ANN bootstrap procedure

Multilayer perceptron ANNs with 40-80-1 nodal architectures were constructed and trained using the back propagation approach with Neuroshell 2 version 3.0. (Ward Systems Group, Frederick, MD, USA). In order to enhance ANN training, by eliminating inputs with the value ‘0’, all input factors were transformed to values between 1 and 2 using the equation x′ = [(x – min(x))/(max(x) – min(x))] + 1 where min(x) and max(x) are the minimum and maximum of the input variable ‘x’ across all subjects. The predictive performance of the application of the ANN approach to the analysis of PD technique failure was determined with a bootstrap approach [26]. For each of 20 bootstrap iterations, 75% of the data (∼2450 cases) were randomly selected and used to train a network. The training of the ANN was stopped when the average difference between the known outcome of the training cases (2 for event and 1 for no event) and the predicted outcomes from the ANN (numbers between 1 and 2) converged to a pre-set minimum (see the appendix). The trained ANN was then used to make predictions on a validation set consisting of the remaining 25% of cases in the dataset.
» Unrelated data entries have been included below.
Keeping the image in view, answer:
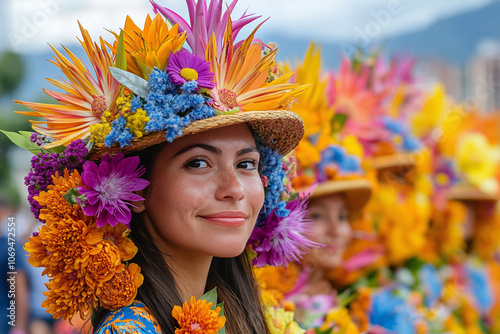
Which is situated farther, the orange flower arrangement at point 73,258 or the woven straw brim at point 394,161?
the woven straw brim at point 394,161

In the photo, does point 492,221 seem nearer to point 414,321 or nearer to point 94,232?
point 414,321

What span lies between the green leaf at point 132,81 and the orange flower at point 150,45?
4cm

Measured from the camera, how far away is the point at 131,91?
5.30ft

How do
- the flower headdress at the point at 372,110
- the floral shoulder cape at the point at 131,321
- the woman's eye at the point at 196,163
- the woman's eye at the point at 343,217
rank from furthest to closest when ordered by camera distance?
the flower headdress at the point at 372,110, the woman's eye at the point at 343,217, the woman's eye at the point at 196,163, the floral shoulder cape at the point at 131,321

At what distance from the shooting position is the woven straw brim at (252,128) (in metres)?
1.56

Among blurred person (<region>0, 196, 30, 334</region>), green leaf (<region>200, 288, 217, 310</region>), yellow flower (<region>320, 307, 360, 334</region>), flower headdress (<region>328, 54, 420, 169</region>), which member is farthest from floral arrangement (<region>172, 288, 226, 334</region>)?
blurred person (<region>0, 196, 30, 334</region>)

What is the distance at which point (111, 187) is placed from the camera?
1.57 metres

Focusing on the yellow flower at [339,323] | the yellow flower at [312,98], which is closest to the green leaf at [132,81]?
the yellow flower at [312,98]

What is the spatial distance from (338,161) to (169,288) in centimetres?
173

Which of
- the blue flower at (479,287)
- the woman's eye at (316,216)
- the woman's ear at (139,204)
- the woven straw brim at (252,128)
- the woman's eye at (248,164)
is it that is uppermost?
the woven straw brim at (252,128)

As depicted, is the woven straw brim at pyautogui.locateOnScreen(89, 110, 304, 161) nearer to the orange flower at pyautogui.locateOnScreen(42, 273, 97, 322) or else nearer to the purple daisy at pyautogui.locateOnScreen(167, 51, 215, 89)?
the purple daisy at pyautogui.locateOnScreen(167, 51, 215, 89)

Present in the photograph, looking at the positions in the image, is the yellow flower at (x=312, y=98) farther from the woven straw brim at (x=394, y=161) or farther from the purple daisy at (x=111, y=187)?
the purple daisy at (x=111, y=187)

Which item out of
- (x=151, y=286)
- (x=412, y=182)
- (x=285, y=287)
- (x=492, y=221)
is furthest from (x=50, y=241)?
(x=492, y=221)

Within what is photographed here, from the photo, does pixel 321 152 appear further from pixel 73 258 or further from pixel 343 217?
pixel 73 258
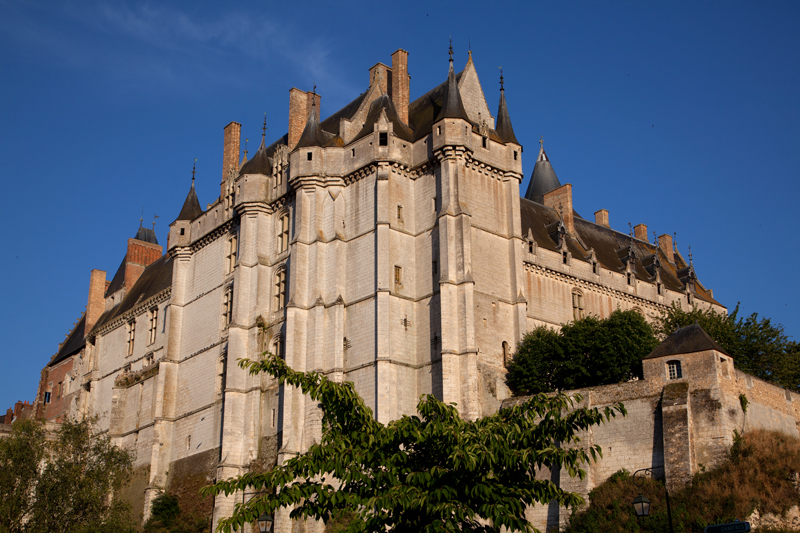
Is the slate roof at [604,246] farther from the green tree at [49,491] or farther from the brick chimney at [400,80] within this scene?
the green tree at [49,491]

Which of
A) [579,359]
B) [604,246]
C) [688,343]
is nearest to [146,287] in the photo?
[604,246]

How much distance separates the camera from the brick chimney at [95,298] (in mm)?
62378

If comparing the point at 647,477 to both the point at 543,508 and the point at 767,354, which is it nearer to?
the point at 543,508

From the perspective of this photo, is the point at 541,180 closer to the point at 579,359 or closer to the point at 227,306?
the point at 227,306

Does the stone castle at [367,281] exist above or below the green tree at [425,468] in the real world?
above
Twenty random training and validation sets and ANNs were created in this way. The accuracy of the 20 sets of predictions was each assessed by the area under the receiver operating characteristic curve (AUROC). An AUROC of 1.0 implies perfect discrimination between cases and controls in the validation set while a value of 0.5 indicates no predictive ability. The AUROC was computed using CLABROC software version 1.9.1 [27,28]. The 20 AUROC values and their standard errors were then averaged. Using the ‘slope’ parameters provided by the CLABROC software for each of the 20 validation sets, the optimum thresholds for discriminating between patients with PD technique success and failure were calculated (see the appendix) [29,30]. Using these thresholds, the resulting sensitivity, specificity, positive predictive value and negative predictive values were calculated for each bootstrap sample. In addition, the classification accuracy was calculated for each sample as sum of the number of true positives and true negatives divided by the total number of patients in the validation set. For a given bootstrap sample, the improvement in accuracy beyond that which would be expected by chance was computed as the ratio of the observed classification accuracy to the accuracy expected by chance.

Logistic regression bootstrap procedure

For the LR analyses, the outcome of interest was the development of technique failure within 1 year of starting PD. Patients who were observed for a period shorter than 1 year and who were censored (functioning PD on 31 December 2004, death or loss to follow-up with functioning PD or transplant) were excluded from the LR analyses (704/3269). The data transformation that converted inputs and outputs to a range between 1 and 2 for the ANN training and validation was not undertaken for the LR analyses. Otherwise, a similar strategy was employed for the LR bootstrap. Twenty random samples consisting of 75% of the cases were each used to derive a LR model. Each of the 20 models incorporated all the potential predictor variables that were used to train the ANNs without any interaction terms. For each of the 20 regression equations, the intercept parameter and model coefficients were then used to make predictions on the remaining 25% of cases in the dataset. Twenty random ‘training’ and validation sets and LR models were created in this way. The average AUROC statistic and its standard error were computed as described above. Likewise, the sensitivity, specificity, positive predictive value and negative predictive values, and the classification accuracy were calculated as described above.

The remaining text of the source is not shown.